Tuttavia, se lo stile visivo è ricercato, la regia appare spesso trattenuta, quasi ingabbiata dal rispetto per il testo. Guadagnino, solitamente capace di infondere passione e sensualità nei suoi film, qui sembra adottare un approccio più controllato, quasi accademico, persino didascalico: le scene si susseguono con una certa rigidità, e il ritmo ripetitivo, pur in linea con il carattere ossessivo del protagonista, può risultare alienante per lo spettatore.
Il principale difetto di Queer risiede proprio nella sua eccessiva fedeltà al materiale originale. Burroughs è un autore la cui scrittura vive di ritmo interiore, di flussi di coscienza, di ellissi e frammenti. Trasporre questa scrittura in immagini richiedeva forse un approccio più radicale, capace di tradurre la sua prosa in un linguaggio visivo più libero e sperimentale. Guadagnino, invece, sceglie una regia che illustra il testo più che reinventarlo, lasciando il film in una sorta di limbo: troppo letterario per essere un’esperienza cinematografica pienamente soddisfacente, e troppo contenuto per restituire l’anarchia emotiva del libro.

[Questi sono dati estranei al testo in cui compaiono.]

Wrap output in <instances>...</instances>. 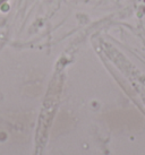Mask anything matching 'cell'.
<instances>
[{
	"instance_id": "obj_1",
	"label": "cell",
	"mask_w": 145,
	"mask_h": 155,
	"mask_svg": "<svg viewBox=\"0 0 145 155\" xmlns=\"http://www.w3.org/2000/svg\"><path fill=\"white\" fill-rule=\"evenodd\" d=\"M5 1H6V0H0V5H2L5 2Z\"/></svg>"
}]
</instances>
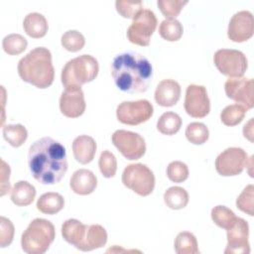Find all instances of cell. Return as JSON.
<instances>
[{"mask_svg": "<svg viewBox=\"0 0 254 254\" xmlns=\"http://www.w3.org/2000/svg\"><path fill=\"white\" fill-rule=\"evenodd\" d=\"M28 165L33 177L40 184H57L67 171L65 148L51 137L41 138L29 149Z\"/></svg>", "mask_w": 254, "mask_h": 254, "instance_id": "obj_1", "label": "cell"}, {"mask_svg": "<svg viewBox=\"0 0 254 254\" xmlns=\"http://www.w3.org/2000/svg\"><path fill=\"white\" fill-rule=\"evenodd\" d=\"M111 75L120 90L139 93L148 89L153 77V68L149 60L142 54L127 52L114 58Z\"/></svg>", "mask_w": 254, "mask_h": 254, "instance_id": "obj_2", "label": "cell"}, {"mask_svg": "<svg viewBox=\"0 0 254 254\" xmlns=\"http://www.w3.org/2000/svg\"><path fill=\"white\" fill-rule=\"evenodd\" d=\"M18 73L22 80L38 88L51 86L55 78L51 52L44 47L32 50L19 61Z\"/></svg>", "mask_w": 254, "mask_h": 254, "instance_id": "obj_3", "label": "cell"}, {"mask_svg": "<svg viewBox=\"0 0 254 254\" xmlns=\"http://www.w3.org/2000/svg\"><path fill=\"white\" fill-rule=\"evenodd\" d=\"M99 65L95 58L81 55L69 60L62 69L61 79L65 88H81L82 84L95 79Z\"/></svg>", "mask_w": 254, "mask_h": 254, "instance_id": "obj_4", "label": "cell"}, {"mask_svg": "<svg viewBox=\"0 0 254 254\" xmlns=\"http://www.w3.org/2000/svg\"><path fill=\"white\" fill-rule=\"evenodd\" d=\"M55 237L56 230L51 221L35 218L22 233L21 246L28 254H43L49 249Z\"/></svg>", "mask_w": 254, "mask_h": 254, "instance_id": "obj_5", "label": "cell"}, {"mask_svg": "<svg viewBox=\"0 0 254 254\" xmlns=\"http://www.w3.org/2000/svg\"><path fill=\"white\" fill-rule=\"evenodd\" d=\"M123 185L141 196L152 193L155 188V176L144 164L128 165L122 174Z\"/></svg>", "mask_w": 254, "mask_h": 254, "instance_id": "obj_6", "label": "cell"}, {"mask_svg": "<svg viewBox=\"0 0 254 254\" xmlns=\"http://www.w3.org/2000/svg\"><path fill=\"white\" fill-rule=\"evenodd\" d=\"M157 18L153 11L142 9L134 18L132 24L127 29L128 40L135 45L147 47L151 37L157 28Z\"/></svg>", "mask_w": 254, "mask_h": 254, "instance_id": "obj_7", "label": "cell"}, {"mask_svg": "<svg viewBox=\"0 0 254 254\" xmlns=\"http://www.w3.org/2000/svg\"><path fill=\"white\" fill-rule=\"evenodd\" d=\"M213 62L216 68L229 77H241L248 67L245 55L237 50H218L213 56Z\"/></svg>", "mask_w": 254, "mask_h": 254, "instance_id": "obj_8", "label": "cell"}, {"mask_svg": "<svg viewBox=\"0 0 254 254\" xmlns=\"http://www.w3.org/2000/svg\"><path fill=\"white\" fill-rule=\"evenodd\" d=\"M154 113L152 103L147 99L123 101L116 108V117L126 125H139L148 121Z\"/></svg>", "mask_w": 254, "mask_h": 254, "instance_id": "obj_9", "label": "cell"}, {"mask_svg": "<svg viewBox=\"0 0 254 254\" xmlns=\"http://www.w3.org/2000/svg\"><path fill=\"white\" fill-rule=\"evenodd\" d=\"M113 145L128 160H138L146 152L144 138L135 132L116 130L111 137Z\"/></svg>", "mask_w": 254, "mask_h": 254, "instance_id": "obj_10", "label": "cell"}, {"mask_svg": "<svg viewBox=\"0 0 254 254\" xmlns=\"http://www.w3.org/2000/svg\"><path fill=\"white\" fill-rule=\"evenodd\" d=\"M246 152L238 147H230L220 153L215 159L216 172L223 177L237 176L247 165Z\"/></svg>", "mask_w": 254, "mask_h": 254, "instance_id": "obj_11", "label": "cell"}, {"mask_svg": "<svg viewBox=\"0 0 254 254\" xmlns=\"http://www.w3.org/2000/svg\"><path fill=\"white\" fill-rule=\"evenodd\" d=\"M254 80L246 77H229L224 83V90L228 98L239 103L246 110L253 108Z\"/></svg>", "mask_w": 254, "mask_h": 254, "instance_id": "obj_12", "label": "cell"}, {"mask_svg": "<svg viewBox=\"0 0 254 254\" xmlns=\"http://www.w3.org/2000/svg\"><path fill=\"white\" fill-rule=\"evenodd\" d=\"M184 107L186 112L193 118H203L210 111V101L203 85L190 84L186 90Z\"/></svg>", "mask_w": 254, "mask_h": 254, "instance_id": "obj_13", "label": "cell"}, {"mask_svg": "<svg viewBox=\"0 0 254 254\" xmlns=\"http://www.w3.org/2000/svg\"><path fill=\"white\" fill-rule=\"evenodd\" d=\"M227 245L224 250L225 254H248L250 252L248 236V222L240 217H236L234 222L226 229Z\"/></svg>", "mask_w": 254, "mask_h": 254, "instance_id": "obj_14", "label": "cell"}, {"mask_svg": "<svg viewBox=\"0 0 254 254\" xmlns=\"http://www.w3.org/2000/svg\"><path fill=\"white\" fill-rule=\"evenodd\" d=\"M254 33V18L249 11H239L235 13L227 29V36L229 40L235 43H242L248 41Z\"/></svg>", "mask_w": 254, "mask_h": 254, "instance_id": "obj_15", "label": "cell"}, {"mask_svg": "<svg viewBox=\"0 0 254 254\" xmlns=\"http://www.w3.org/2000/svg\"><path fill=\"white\" fill-rule=\"evenodd\" d=\"M84 94L81 88H65L60 97V110L68 118H77L85 111Z\"/></svg>", "mask_w": 254, "mask_h": 254, "instance_id": "obj_16", "label": "cell"}, {"mask_svg": "<svg viewBox=\"0 0 254 254\" xmlns=\"http://www.w3.org/2000/svg\"><path fill=\"white\" fill-rule=\"evenodd\" d=\"M181 86L174 79H164L156 87L155 101L163 107H171L178 103L181 97Z\"/></svg>", "mask_w": 254, "mask_h": 254, "instance_id": "obj_17", "label": "cell"}, {"mask_svg": "<svg viewBox=\"0 0 254 254\" xmlns=\"http://www.w3.org/2000/svg\"><path fill=\"white\" fill-rule=\"evenodd\" d=\"M71 190L80 195H87L94 191L97 187V179L95 175L86 169L75 171L69 181Z\"/></svg>", "mask_w": 254, "mask_h": 254, "instance_id": "obj_18", "label": "cell"}, {"mask_svg": "<svg viewBox=\"0 0 254 254\" xmlns=\"http://www.w3.org/2000/svg\"><path fill=\"white\" fill-rule=\"evenodd\" d=\"M106 242L107 232L103 226L99 224L86 225L83 239L76 249L81 251H91L103 247Z\"/></svg>", "mask_w": 254, "mask_h": 254, "instance_id": "obj_19", "label": "cell"}, {"mask_svg": "<svg viewBox=\"0 0 254 254\" xmlns=\"http://www.w3.org/2000/svg\"><path fill=\"white\" fill-rule=\"evenodd\" d=\"M72 153L78 163L86 165L90 163L95 156L96 142L88 135L77 136L72 142Z\"/></svg>", "mask_w": 254, "mask_h": 254, "instance_id": "obj_20", "label": "cell"}, {"mask_svg": "<svg viewBox=\"0 0 254 254\" xmlns=\"http://www.w3.org/2000/svg\"><path fill=\"white\" fill-rule=\"evenodd\" d=\"M23 28L26 34L31 38L40 39L46 36L49 29V25L44 15L37 12H33L29 13L25 17L23 22Z\"/></svg>", "mask_w": 254, "mask_h": 254, "instance_id": "obj_21", "label": "cell"}, {"mask_svg": "<svg viewBox=\"0 0 254 254\" xmlns=\"http://www.w3.org/2000/svg\"><path fill=\"white\" fill-rule=\"evenodd\" d=\"M36 196V189L27 181L17 182L11 190V200L18 206L31 204Z\"/></svg>", "mask_w": 254, "mask_h": 254, "instance_id": "obj_22", "label": "cell"}, {"mask_svg": "<svg viewBox=\"0 0 254 254\" xmlns=\"http://www.w3.org/2000/svg\"><path fill=\"white\" fill-rule=\"evenodd\" d=\"M85 229L86 225L83 224L81 221L70 218L63 223L62 235L67 243L72 244L76 248L83 239Z\"/></svg>", "mask_w": 254, "mask_h": 254, "instance_id": "obj_23", "label": "cell"}, {"mask_svg": "<svg viewBox=\"0 0 254 254\" xmlns=\"http://www.w3.org/2000/svg\"><path fill=\"white\" fill-rule=\"evenodd\" d=\"M38 210L45 214H56L64 206V196L58 192H46L42 194L36 204Z\"/></svg>", "mask_w": 254, "mask_h": 254, "instance_id": "obj_24", "label": "cell"}, {"mask_svg": "<svg viewBox=\"0 0 254 254\" xmlns=\"http://www.w3.org/2000/svg\"><path fill=\"white\" fill-rule=\"evenodd\" d=\"M182 118L175 112L168 111L163 113L158 122L157 129L163 135H174L176 134L182 127Z\"/></svg>", "mask_w": 254, "mask_h": 254, "instance_id": "obj_25", "label": "cell"}, {"mask_svg": "<svg viewBox=\"0 0 254 254\" xmlns=\"http://www.w3.org/2000/svg\"><path fill=\"white\" fill-rule=\"evenodd\" d=\"M164 201L172 209H182L189 202V193L181 187H171L164 193Z\"/></svg>", "mask_w": 254, "mask_h": 254, "instance_id": "obj_26", "label": "cell"}, {"mask_svg": "<svg viewBox=\"0 0 254 254\" xmlns=\"http://www.w3.org/2000/svg\"><path fill=\"white\" fill-rule=\"evenodd\" d=\"M175 251L178 254L199 253L195 236L189 231L180 232L175 239Z\"/></svg>", "mask_w": 254, "mask_h": 254, "instance_id": "obj_27", "label": "cell"}, {"mask_svg": "<svg viewBox=\"0 0 254 254\" xmlns=\"http://www.w3.org/2000/svg\"><path fill=\"white\" fill-rule=\"evenodd\" d=\"M4 139L12 147L22 146L28 137V131L22 124H8L2 130Z\"/></svg>", "mask_w": 254, "mask_h": 254, "instance_id": "obj_28", "label": "cell"}, {"mask_svg": "<svg viewBox=\"0 0 254 254\" xmlns=\"http://www.w3.org/2000/svg\"><path fill=\"white\" fill-rule=\"evenodd\" d=\"M184 33L183 25L177 19H165L159 27L160 36L169 42H176L181 39Z\"/></svg>", "mask_w": 254, "mask_h": 254, "instance_id": "obj_29", "label": "cell"}, {"mask_svg": "<svg viewBox=\"0 0 254 254\" xmlns=\"http://www.w3.org/2000/svg\"><path fill=\"white\" fill-rule=\"evenodd\" d=\"M28 46L27 40L19 34H10L2 41V48L4 52L10 56H17L22 54Z\"/></svg>", "mask_w": 254, "mask_h": 254, "instance_id": "obj_30", "label": "cell"}, {"mask_svg": "<svg viewBox=\"0 0 254 254\" xmlns=\"http://www.w3.org/2000/svg\"><path fill=\"white\" fill-rule=\"evenodd\" d=\"M187 139L194 145H201L208 140L209 131L205 124L200 122H191L186 129Z\"/></svg>", "mask_w": 254, "mask_h": 254, "instance_id": "obj_31", "label": "cell"}, {"mask_svg": "<svg viewBox=\"0 0 254 254\" xmlns=\"http://www.w3.org/2000/svg\"><path fill=\"white\" fill-rule=\"evenodd\" d=\"M246 111L247 110L240 104L228 105L221 111L220 120L226 126H235L243 120Z\"/></svg>", "mask_w": 254, "mask_h": 254, "instance_id": "obj_32", "label": "cell"}, {"mask_svg": "<svg viewBox=\"0 0 254 254\" xmlns=\"http://www.w3.org/2000/svg\"><path fill=\"white\" fill-rule=\"evenodd\" d=\"M234 212L225 205H216L211 209V219L220 228L227 229L236 219Z\"/></svg>", "mask_w": 254, "mask_h": 254, "instance_id": "obj_33", "label": "cell"}, {"mask_svg": "<svg viewBox=\"0 0 254 254\" xmlns=\"http://www.w3.org/2000/svg\"><path fill=\"white\" fill-rule=\"evenodd\" d=\"M61 43L66 51L75 53L84 47L85 39L80 32L76 30H69L62 36Z\"/></svg>", "mask_w": 254, "mask_h": 254, "instance_id": "obj_34", "label": "cell"}, {"mask_svg": "<svg viewBox=\"0 0 254 254\" xmlns=\"http://www.w3.org/2000/svg\"><path fill=\"white\" fill-rule=\"evenodd\" d=\"M98 166L103 177L112 178L115 176L117 171V161L110 151L105 150L100 154Z\"/></svg>", "mask_w": 254, "mask_h": 254, "instance_id": "obj_35", "label": "cell"}, {"mask_svg": "<svg viewBox=\"0 0 254 254\" xmlns=\"http://www.w3.org/2000/svg\"><path fill=\"white\" fill-rule=\"evenodd\" d=\"M188 1L182 0H158L157 5L166 19H176Z\"/></svg>", "mask_w": 254, "mask_h": 254, "instance_id": "obj_36", "label": "cell"}, {"mask_svg": "<svg viewBox=\"0 0 254 254\" xmlns=\"http://www.w3.org/2000/svg\"><path fill=\"white\" fill-rule=\"evenodd\" d=\"M167 176L174 183H183L189 178V168L181 161H173L167 167Z\"/></svg>", "mask_w": 254, "mask_h": 254, "instance_id": "obj_37", "label": "cell"}, {"mask_svg": "<svg viewBox=\"0 0 254 254\" xmlns=\"http://www.w3.org/2000/svg\"><path fill=\"white\" fill-rule=\"evenodd\" d=\"M115 7L117 12L123 18L133 19L143 9V4L141 1L117 0L115 2Z\"/></svg>", "mask_w": 254, "mask_h": 254, "instance_id": "obj_38", "label": "cell"}, {"mask_svg": "<svg viewBox=\"0 0 254 254\" xmlns=\"http://www.w3.org/2000/svg\"><path fill=\"white\" fill-rule=\"evenodd\" d=\"M253 196H254V187L253 185H248L236 199L237 208L249 214L250 216H253V204H254Z\"/></svg>", "mask_w": 254, "mask_h": 254, "instance_id": "obj_39", "label": "cell"}, {"mask_svg": "<svg viewBox=\"0 0 254 254\" xmlns=\"http://www.w3.org/2000/svg\"><path fill=\"white\" fill-rule=\"evenodd\" d=\"M0 246L2 248L9 246L14 237V225L10 219L1 216L0 217Z\"/></svg>", "mask_w": 254, "mask_h": 254, "instance_id": "obj_40", "label": "cell"}, {"mask_svg": "<svg viewBox=\"0 0 254 254\" xmlns=\"http://www.w3.org/2000/svg\"><path fill=\"white\" fill-rule=\"evenodd\" d=\"M1 196L5 195L7 192H9L10 190V182H9V177H10V167L7 165L3 160H1Z\"/></svg>", "mask_w": 254, "mask_h": 254, "instance_id": "obj_41", "label": "cell"}, {"mask_svg": "<svg viewBox=\"0 0 254 254\" xmlns=\"http://www.w3.org/2000/svg\"><path fill=\"white\" fill-rule=\"evenodd\" d=\"M243 135L250 142H253V118H251L243 127Z\"/></svg>", "mask_w": 254, "mask_h": 254, "instance_id": "obj_42", "label": "cell"}]
</instances>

Queer è un film  visivamente curato, che cerca di catturare l’atmosfera del romanzo di Burroughs ma fatica a trovare una sua voce autonoma; sembra a tratti una patinata opera finalizzata solo alla ricerca ossessivamente filologica aderente al riferimento letterario. 
Per chi ama Burroughs e il cinema di Guadagnino, Queer sarà un’esperienza interessante, ma per chi cerca un adattamento che traduca l’intensità della scrittura in un’esperienza cinematografica innovativa, potrebbe rivelarsi un’occasione mancata; per chi invece ha sempre guardato con un insinuante dubbio all’opera del regista palermitano  troverà conferma nell’idea che saper costruire una pellicola valida dal punto di vista visivo non sia sufficiente a farne un’opera riuscita a prescindere.